• **What is needed**: Repeat the stretch of the fishing forum thread from "DD- AKA Kenny, Rob" through "(Jan 19, 2007)" word for word.

• **Supplied passage**:
From the TV : Chris Fischer and his really lovey wife....George Provolone (sp-?)....that dude that catches humongously large fish on lite tackle...

On tha local front:

DD- AKA Kenny, Rob -AKA Fishmilitia, Wormy, Clyde, Tommy... the whole NC crew...talk about a wealth of knowledge...and that professional stipulation.. comin soon ...they's professionally good people and great anglers.

Neil, Teo...the A/C....that crew helps push the bar on their catches...makes my job at catchin up so much harder 

NJ- as much as I joke about him...he's my zero...err.. hero. BTW- you wouldn't have a snowball's chance in hell with tha good doctor...she may let you be her bait boy or the dude that holds that slime towel


----------



## nine ought (Jan 19, 2007)

*spanish fly*

Jose Wejebe


----------



## bluerunner (Jun 30, 2003)

bmcox86 said:


> is that a bone fish or a big mullet



african tiger fish


----------



## surfsidesativa (Jul 14, 2006)

Cindy Garrison is annoying with all of that screaching and high-fiving 

I like Harry Evans (Southern Saltwater)


----------



## HuskyMD (May 19, 2000)

All three ladies from the defunct ESPN show FISH-ON. Can't have just one... one day I like the length (legs or say marlin), one day the size (chest or say grouper), one day just the sheer all around package (tuna).


----------



## Tinybaum (Mar 8, 2004)

I like how Cindy acts  

Reminds me of a drunken bar chick....but she hunts and fishes......

Tiny


----------



## Newsjeff (Jul 22, 2004)

[Spatial question records]
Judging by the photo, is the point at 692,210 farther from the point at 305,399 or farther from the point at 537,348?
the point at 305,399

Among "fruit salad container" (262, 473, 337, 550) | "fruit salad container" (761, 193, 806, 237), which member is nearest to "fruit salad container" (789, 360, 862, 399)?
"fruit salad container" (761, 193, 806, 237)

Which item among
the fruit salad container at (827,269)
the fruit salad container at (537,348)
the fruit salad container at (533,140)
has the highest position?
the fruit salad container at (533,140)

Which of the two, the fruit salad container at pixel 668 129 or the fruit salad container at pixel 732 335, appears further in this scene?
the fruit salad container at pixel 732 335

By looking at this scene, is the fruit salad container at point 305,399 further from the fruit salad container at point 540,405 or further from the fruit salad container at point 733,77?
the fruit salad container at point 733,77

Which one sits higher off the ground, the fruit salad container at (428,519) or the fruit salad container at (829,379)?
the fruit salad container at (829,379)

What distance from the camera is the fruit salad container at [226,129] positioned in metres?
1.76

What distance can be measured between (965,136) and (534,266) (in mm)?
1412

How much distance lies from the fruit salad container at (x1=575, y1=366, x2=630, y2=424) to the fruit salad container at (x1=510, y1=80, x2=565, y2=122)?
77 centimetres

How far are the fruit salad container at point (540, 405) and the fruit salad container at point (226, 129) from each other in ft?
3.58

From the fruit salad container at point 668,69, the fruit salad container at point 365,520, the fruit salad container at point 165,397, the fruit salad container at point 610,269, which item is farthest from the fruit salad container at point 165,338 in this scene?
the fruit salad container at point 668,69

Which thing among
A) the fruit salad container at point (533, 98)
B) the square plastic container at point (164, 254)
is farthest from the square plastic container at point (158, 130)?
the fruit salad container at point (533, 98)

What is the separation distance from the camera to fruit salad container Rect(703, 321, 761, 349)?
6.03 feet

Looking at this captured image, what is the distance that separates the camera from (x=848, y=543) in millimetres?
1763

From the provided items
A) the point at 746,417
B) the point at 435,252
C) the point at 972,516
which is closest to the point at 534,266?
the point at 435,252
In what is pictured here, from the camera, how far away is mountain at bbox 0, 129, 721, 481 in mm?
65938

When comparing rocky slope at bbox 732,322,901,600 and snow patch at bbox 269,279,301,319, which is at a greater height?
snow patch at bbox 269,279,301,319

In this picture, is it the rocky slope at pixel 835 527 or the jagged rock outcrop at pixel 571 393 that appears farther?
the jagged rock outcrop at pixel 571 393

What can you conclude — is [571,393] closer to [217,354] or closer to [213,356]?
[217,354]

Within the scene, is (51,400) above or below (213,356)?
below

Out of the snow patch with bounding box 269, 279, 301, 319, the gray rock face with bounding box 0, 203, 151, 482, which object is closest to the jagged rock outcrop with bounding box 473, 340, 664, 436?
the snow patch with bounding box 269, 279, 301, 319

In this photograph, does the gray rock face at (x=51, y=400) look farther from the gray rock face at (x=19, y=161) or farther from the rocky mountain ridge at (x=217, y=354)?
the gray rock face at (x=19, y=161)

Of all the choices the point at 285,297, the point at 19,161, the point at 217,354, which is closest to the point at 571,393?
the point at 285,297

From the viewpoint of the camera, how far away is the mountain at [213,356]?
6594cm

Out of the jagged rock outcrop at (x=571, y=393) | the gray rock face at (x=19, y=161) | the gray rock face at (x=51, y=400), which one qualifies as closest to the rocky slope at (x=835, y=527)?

• **Solution**:
DD- AKA Kenny, Rob -AKA Fishmilitia, Wormy, Clyde, Tommy... the whole NC crew...talk about a wealth of knowledge...and that professional stipulation.. comin soon ...they's professionally good people and great anglers.

Neil, Teo...the A/C....that crew helps push the bar on their catches...makes my job at catchin up so much harder 

NJ- as much as I joke about him...he's my zero...err.. hero. BTW- you wouldn't have a snowball's chance in hell with tha good doctor...she may let you be her bait boy or the dude that holds that slime towel


----------



## nine ought (Jan 19, 2007)